__Description of the task__. Return the rows below word for word, from the first one through the one containing "How many categories are shown on the vertical".

(Study material)

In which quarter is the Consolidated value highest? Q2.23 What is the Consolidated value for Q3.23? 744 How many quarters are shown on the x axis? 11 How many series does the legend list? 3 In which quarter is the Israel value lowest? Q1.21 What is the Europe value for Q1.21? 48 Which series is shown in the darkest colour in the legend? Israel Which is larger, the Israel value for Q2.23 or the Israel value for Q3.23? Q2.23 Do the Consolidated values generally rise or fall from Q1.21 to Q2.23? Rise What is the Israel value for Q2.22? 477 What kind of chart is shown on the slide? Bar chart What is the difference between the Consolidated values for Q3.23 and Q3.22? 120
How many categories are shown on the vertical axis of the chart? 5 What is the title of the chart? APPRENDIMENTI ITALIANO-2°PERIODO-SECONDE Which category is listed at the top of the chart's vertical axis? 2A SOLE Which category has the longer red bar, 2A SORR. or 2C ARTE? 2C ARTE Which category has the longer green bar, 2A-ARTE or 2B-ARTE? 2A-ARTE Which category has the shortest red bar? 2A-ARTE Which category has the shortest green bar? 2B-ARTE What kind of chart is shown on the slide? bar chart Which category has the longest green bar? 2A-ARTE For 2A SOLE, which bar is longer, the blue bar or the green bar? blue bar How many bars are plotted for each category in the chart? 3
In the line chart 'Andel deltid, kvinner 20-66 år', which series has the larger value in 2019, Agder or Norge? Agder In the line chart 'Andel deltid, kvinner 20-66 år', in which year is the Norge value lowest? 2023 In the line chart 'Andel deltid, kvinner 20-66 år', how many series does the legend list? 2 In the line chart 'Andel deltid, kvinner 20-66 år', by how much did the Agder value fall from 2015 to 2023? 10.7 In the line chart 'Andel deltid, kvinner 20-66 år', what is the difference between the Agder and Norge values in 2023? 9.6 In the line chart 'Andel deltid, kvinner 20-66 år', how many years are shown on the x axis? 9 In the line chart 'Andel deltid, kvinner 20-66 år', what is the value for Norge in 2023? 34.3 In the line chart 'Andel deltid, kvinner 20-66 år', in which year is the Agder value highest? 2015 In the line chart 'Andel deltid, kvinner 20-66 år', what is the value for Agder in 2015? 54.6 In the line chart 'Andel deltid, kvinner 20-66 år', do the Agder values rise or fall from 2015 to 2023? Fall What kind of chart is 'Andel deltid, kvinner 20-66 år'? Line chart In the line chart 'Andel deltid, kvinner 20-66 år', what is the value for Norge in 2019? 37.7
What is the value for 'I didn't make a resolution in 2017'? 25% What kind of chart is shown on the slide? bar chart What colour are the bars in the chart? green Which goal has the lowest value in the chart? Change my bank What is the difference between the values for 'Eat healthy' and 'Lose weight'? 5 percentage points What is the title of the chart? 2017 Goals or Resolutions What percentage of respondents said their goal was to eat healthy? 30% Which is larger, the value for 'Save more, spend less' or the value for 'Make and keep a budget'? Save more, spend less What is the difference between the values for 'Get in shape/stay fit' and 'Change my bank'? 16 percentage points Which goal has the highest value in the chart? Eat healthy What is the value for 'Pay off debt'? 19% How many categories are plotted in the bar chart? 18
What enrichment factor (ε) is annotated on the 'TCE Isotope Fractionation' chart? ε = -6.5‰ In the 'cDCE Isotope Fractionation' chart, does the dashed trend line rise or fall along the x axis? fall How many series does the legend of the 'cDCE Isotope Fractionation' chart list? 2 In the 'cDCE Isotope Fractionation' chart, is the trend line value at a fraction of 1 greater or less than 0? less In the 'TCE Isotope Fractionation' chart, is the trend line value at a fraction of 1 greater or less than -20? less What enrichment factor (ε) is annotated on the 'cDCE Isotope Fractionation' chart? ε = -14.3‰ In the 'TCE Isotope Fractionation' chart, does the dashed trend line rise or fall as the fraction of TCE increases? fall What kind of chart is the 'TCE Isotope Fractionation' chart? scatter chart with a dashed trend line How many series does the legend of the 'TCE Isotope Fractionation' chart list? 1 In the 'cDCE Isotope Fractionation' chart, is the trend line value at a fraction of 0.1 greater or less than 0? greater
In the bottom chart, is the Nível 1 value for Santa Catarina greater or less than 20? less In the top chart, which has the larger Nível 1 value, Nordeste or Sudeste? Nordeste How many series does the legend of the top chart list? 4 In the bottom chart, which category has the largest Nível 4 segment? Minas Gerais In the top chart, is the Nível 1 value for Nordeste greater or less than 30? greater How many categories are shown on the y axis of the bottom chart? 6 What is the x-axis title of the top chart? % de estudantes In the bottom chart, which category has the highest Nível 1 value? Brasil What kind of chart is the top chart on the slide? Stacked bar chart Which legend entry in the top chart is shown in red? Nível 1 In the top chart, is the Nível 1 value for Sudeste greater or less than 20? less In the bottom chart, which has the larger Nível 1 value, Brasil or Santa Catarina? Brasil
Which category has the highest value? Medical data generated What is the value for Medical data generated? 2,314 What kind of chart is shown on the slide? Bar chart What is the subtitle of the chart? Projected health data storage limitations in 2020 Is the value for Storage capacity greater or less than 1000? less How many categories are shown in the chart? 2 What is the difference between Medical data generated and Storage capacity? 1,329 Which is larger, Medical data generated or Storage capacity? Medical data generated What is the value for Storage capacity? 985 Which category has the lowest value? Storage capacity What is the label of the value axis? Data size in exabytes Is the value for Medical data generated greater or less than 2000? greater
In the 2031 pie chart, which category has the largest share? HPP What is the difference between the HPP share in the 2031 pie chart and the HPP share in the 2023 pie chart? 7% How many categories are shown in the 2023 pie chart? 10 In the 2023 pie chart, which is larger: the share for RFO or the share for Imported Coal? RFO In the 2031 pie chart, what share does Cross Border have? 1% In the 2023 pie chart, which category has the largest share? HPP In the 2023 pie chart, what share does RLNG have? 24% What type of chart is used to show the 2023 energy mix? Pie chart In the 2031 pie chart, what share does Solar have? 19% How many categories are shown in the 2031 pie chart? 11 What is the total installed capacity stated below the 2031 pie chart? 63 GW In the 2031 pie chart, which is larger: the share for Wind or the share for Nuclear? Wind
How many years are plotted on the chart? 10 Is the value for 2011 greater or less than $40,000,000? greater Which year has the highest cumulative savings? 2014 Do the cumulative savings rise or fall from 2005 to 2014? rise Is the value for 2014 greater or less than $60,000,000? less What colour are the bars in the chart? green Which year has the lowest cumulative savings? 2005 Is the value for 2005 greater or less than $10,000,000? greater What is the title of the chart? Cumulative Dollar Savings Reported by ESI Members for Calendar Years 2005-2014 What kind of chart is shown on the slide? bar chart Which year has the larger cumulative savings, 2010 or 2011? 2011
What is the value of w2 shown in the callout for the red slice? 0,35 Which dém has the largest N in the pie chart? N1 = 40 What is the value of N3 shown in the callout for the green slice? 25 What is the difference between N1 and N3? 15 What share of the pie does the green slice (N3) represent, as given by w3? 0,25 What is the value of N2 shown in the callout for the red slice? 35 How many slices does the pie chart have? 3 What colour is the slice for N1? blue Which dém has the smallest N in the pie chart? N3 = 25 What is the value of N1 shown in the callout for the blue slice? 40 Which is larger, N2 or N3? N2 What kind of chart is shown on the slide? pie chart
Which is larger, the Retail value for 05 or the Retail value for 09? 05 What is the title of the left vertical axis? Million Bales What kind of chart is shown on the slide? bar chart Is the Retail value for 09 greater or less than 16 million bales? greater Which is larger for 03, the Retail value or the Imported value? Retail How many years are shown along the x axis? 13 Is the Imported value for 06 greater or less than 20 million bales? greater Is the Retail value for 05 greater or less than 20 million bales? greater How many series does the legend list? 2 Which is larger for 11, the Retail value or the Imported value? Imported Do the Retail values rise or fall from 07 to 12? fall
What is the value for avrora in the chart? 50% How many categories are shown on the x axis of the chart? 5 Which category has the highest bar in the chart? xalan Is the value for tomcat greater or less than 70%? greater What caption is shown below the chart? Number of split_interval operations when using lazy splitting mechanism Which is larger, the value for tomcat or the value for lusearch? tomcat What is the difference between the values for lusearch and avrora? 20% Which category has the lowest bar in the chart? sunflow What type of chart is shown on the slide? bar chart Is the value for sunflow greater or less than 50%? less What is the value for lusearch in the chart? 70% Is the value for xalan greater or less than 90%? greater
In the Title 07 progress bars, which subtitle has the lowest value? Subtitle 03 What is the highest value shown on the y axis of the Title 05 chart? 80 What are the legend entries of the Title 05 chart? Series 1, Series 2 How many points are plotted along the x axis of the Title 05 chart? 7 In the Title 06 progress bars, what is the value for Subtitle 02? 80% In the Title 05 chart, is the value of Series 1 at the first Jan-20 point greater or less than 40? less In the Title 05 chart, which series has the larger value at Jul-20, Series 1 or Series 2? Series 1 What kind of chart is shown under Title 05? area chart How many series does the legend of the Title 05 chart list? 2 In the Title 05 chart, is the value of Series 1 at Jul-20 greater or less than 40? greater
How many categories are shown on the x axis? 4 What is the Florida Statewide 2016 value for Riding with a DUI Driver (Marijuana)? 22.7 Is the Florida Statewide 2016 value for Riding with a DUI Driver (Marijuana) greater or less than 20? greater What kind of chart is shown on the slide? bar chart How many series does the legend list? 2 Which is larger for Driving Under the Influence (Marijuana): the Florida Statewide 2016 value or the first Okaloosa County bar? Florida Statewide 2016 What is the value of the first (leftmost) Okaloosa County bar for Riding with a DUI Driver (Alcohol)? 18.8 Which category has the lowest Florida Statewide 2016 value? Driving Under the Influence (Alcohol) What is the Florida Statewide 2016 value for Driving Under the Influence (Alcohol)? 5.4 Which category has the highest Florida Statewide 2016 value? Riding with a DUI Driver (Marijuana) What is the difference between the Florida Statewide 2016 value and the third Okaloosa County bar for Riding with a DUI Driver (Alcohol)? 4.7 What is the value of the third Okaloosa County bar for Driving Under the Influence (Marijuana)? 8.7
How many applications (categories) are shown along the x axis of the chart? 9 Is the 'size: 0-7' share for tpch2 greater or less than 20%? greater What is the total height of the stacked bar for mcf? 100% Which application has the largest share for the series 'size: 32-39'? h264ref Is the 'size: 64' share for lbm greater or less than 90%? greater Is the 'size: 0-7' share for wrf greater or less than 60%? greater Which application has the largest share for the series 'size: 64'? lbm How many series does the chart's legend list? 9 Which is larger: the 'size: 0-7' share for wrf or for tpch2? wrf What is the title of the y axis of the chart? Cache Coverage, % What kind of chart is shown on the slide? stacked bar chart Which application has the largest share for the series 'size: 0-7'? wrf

(End Study material)

__Reply__.
In which quarter is the Consolidated value highest? Q2.23 What is the Consolidated value for Q3.23? 744 How many quarters are shown on the x axis? 11 How many series does the legend list? 3 In which quarter is the Israel value lowest? Q1.21 What is the Europe value for Q1.21? 48 Which series is shown in the darkest colour in the legend? Israel Which is larger, the Israel value for Q2.23 or the Israel value for Q3.23? Q2.23 Do the Consolidated values generally rise or fall from Q1.21 to Q2.23? Rise What is the Israel value for Q2.22? 477 What kind of chart is shown on the slide? Bar chart What is the difference between the Consolidated values for Q3.23 and Q3.22? 120
How many categories are shown on the vertical axis of the chart? 5 What is the title of the chart? APPRENDIMENTI ITALIANO-2°PERIODO-SECONDE Which category is listed at the top of the chart's vertical axis? 2A SOLE Which category has the longer red bar, 2A SORR. or 2C ARTE? 2C ARTE Which category has the longer green bar, 2A-ARTE or 2B-ARTE? 2A-ARTE Which category has the shortest red bar? 2A-ARTE Which category has the shortest green bar? 2B-ARTE What kind of chart is shown on the slide? bar chart Which category has the longest green bar? 2A-ARTE For 2A SOLE, which bar is longer, the blue bar or the green bar? blue bar How many bars are plotted for each category in the chart? 3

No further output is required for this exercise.